#### Extrait choisi
Rapidement cependant, le physicien britannique Ralph Fowler comprit que la toute nouvelle mécanique statistique quantique découverte par son collègue Paul Dirac à la fin des années 1920 (qui a prédit théoriquement l’existence de l’antimatière à la même époque), décrivant un gaz d'électrons dégénéré, dans le jargon des physiciens, pouvait expliquer l'existence de ces étoiles. Ce gaz pouvait exercer une pression suffisamment importante pour résister à celle causée par la gravitation d'une étoile aussi dense que les naines blanches.

Reprenant les travaux de Fowler, le tout jeune astrophysicien Subrahmanyan Chandrasekhar (âgé alors de 20 ans) eut l'idée d'introduire les effets de la théorie de la relativité restreinte et il posa les fondations de la structure stellaire de ces étranges objets. Il arriva ainsi à une conclusion devenue célèbre, il ne peut pas exister d'étoile de masse supérieure à environ 1,4 masse solaire, une fois celle-ci devenue une naine blanche après avoir épuisé son carburant nucléaire. C'est la fameuse limite de Chandrasekhar.

Le scénario standard pour une SN Ia est, on l’a dit, une accrétion de matière sur une naine blanche (le Soleil en deviendra une) jusqu’au moment où la nouvelle masse de la naine atteint 1,4 masse solaire, ce qui la déstabilise, provoque son effondrement et par compression de matière, des réactions thermonucléaires de fusion explosive. Depuis des décennies, on pensait que l’accrétion se faisait essentiellement à partir des couches d’hélium d’une étoile compagne et qu’une partie de cet hélium pouvait brûler en donnant parfois des explosions « modestes » en surface créant des novae et pas des supernovae.

#### Données extraites
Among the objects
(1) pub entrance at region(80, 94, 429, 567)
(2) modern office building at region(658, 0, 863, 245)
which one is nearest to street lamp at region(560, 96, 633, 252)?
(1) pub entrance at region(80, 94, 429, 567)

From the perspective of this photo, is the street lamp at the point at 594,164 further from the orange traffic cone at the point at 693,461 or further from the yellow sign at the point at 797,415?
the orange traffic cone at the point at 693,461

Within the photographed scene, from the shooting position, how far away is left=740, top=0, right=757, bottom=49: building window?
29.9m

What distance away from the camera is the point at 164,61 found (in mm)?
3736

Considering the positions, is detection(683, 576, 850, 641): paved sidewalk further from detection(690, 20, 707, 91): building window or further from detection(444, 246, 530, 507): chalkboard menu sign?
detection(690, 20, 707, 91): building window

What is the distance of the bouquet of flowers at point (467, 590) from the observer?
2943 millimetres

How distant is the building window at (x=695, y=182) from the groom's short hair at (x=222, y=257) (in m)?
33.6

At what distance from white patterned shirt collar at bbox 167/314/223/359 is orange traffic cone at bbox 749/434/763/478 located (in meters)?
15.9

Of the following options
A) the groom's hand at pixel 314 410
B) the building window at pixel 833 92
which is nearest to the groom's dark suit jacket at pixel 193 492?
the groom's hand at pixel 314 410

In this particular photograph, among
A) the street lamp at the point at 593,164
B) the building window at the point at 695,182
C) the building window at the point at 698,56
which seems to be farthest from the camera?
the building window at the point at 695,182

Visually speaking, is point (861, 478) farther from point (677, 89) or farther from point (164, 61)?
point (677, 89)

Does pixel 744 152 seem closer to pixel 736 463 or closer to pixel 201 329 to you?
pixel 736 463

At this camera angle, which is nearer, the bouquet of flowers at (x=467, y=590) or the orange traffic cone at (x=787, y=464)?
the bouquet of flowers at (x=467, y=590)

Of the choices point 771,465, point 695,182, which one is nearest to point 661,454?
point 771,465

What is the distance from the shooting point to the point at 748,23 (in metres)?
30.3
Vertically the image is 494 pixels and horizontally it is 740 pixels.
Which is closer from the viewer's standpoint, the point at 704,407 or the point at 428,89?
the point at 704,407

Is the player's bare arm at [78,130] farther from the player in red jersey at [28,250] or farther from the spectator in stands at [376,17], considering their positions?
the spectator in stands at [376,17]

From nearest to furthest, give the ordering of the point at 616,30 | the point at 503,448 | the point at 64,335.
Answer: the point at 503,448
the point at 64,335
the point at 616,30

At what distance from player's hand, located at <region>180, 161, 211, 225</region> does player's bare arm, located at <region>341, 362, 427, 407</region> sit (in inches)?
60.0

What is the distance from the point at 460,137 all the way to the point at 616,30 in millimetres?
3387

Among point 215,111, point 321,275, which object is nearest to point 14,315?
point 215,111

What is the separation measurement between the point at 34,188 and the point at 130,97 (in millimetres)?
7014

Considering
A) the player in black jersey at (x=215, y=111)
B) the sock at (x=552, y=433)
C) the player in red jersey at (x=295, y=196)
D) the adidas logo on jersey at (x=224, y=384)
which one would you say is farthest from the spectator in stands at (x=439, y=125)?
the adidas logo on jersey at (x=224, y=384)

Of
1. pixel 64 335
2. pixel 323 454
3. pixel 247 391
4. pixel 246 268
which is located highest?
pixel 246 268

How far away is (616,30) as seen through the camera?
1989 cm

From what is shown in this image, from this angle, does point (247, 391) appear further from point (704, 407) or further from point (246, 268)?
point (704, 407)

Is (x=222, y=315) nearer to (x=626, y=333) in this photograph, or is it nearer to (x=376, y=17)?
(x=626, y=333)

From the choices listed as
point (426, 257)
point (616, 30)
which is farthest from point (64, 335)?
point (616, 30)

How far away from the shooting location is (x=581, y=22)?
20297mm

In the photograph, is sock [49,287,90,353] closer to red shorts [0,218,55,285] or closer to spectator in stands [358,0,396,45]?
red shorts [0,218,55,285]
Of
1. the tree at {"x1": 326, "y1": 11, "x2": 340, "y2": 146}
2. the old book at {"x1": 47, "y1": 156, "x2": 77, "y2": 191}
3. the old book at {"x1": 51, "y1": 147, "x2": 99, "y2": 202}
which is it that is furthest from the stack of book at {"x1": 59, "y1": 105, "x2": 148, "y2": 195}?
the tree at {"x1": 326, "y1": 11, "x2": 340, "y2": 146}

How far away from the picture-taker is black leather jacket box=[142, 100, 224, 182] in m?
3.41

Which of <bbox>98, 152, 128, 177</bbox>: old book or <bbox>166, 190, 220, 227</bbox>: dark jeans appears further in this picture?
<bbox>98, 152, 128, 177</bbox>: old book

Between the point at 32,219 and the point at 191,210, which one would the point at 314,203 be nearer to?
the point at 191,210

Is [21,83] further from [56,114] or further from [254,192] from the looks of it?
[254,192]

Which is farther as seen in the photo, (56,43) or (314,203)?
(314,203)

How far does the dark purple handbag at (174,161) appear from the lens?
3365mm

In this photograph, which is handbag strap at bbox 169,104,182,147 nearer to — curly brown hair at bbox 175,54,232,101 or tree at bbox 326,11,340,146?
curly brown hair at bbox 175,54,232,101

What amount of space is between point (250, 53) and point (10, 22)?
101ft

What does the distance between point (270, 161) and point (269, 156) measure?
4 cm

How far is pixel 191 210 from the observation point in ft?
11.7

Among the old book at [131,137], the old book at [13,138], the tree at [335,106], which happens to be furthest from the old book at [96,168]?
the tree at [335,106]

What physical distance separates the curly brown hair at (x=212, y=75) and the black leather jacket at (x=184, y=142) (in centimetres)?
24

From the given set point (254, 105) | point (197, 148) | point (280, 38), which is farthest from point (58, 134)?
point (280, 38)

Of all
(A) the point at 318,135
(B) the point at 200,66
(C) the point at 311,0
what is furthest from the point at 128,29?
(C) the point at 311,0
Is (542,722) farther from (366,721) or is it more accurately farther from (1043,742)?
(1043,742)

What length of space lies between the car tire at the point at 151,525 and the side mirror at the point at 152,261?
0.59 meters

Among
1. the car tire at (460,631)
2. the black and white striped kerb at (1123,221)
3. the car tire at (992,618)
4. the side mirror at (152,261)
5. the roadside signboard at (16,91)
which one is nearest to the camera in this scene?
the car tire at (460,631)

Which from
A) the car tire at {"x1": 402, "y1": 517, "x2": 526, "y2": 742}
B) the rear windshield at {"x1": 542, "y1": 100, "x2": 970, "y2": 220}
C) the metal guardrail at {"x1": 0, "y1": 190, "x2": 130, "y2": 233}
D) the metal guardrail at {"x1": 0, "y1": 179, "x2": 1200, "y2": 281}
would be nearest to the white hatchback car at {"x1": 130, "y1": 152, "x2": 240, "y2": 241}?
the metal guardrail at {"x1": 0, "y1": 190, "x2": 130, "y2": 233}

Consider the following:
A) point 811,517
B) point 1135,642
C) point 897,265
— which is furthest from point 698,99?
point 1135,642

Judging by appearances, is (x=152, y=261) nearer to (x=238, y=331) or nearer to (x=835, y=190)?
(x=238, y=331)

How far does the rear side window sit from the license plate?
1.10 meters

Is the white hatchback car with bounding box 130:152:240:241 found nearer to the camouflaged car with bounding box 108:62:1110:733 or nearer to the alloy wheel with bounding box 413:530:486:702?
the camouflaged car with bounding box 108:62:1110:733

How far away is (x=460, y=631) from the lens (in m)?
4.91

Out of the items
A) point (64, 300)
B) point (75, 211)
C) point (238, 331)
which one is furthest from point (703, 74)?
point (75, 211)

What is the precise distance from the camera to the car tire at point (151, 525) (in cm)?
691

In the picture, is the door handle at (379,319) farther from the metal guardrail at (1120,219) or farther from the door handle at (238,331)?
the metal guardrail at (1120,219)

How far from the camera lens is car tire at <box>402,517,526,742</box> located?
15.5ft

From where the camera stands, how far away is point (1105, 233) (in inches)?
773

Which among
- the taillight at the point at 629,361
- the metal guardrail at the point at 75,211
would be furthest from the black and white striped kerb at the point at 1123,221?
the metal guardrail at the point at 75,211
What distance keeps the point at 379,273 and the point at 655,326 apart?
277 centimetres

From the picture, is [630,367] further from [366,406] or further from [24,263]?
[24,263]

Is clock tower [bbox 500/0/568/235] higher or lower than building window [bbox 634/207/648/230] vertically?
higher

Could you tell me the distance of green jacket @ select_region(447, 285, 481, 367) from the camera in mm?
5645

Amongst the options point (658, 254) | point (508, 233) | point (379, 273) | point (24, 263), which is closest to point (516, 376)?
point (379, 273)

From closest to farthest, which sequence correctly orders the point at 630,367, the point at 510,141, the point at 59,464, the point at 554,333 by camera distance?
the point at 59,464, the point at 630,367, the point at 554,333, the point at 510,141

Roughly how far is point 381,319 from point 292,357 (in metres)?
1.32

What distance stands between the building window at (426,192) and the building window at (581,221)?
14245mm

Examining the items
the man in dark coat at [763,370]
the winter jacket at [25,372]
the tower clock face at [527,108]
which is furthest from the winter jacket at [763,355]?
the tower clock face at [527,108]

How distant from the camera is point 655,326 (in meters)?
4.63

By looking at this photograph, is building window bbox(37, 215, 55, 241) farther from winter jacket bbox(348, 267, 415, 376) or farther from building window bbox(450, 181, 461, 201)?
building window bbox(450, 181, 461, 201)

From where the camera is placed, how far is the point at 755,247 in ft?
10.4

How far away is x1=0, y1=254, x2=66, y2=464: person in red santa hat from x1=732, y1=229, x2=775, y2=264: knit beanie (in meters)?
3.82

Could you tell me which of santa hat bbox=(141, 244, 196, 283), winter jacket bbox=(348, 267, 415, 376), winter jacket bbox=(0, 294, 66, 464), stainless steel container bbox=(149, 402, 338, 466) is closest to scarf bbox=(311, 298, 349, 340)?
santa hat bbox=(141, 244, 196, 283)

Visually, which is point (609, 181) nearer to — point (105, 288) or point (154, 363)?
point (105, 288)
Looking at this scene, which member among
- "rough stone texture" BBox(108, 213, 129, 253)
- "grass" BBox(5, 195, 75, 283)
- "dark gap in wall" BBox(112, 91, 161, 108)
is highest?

#### Consigne 1
Indiquez si chacun des énoncés suivants concorde avec l'extrait sur les naines blanches : (a) Chandrasekhar avait 20 ans lorsqu'il reprit les travaux de Fowler ; (b) Ralph Fowler était un physicien français ; (c) le Soleil deviendra une naine blanche. Répondez par oui ou par non, en citant à l'identique les mots décisifs de l'extrait.
#### Consigne 2
Recopiez sans modification le passage de l'extrait sur les naines blanches compris entre « Le scénario standard » et « pas des supernovae. », inclusivement.
Les items proviennent d'une source distincte de l'extrait.

#### Corrigé 1
(a) Oui : « âgé alors de 20 ans ».
(b) Non : « le physicien britannique Ralph Fowler ».
(c) Oui : « le Soleil en deviendra une ».

#### Corrigé 2
Le scénario standard pour une SN Ia est, on l’a dit, une accrétion de matière sur une naine blanche (le Soleil en deviendra une) jusqu’au moment où la nouvelle masse de la naine atteint 1,4 masse solaire, ce qui la déstabilise, provoque son effondrement et par compression de matière, des réactions thermonucléaires de fusion explosive. Depuis des décennies, on pensait que l’accrétion se faisait essentiellement à partir des couches d’hélium d’une étoile compagne et qu’une partie de cet hélium pouvait brûler en donnant parfois des explosions « modestes » en surface créant des novae et pas des supernovae.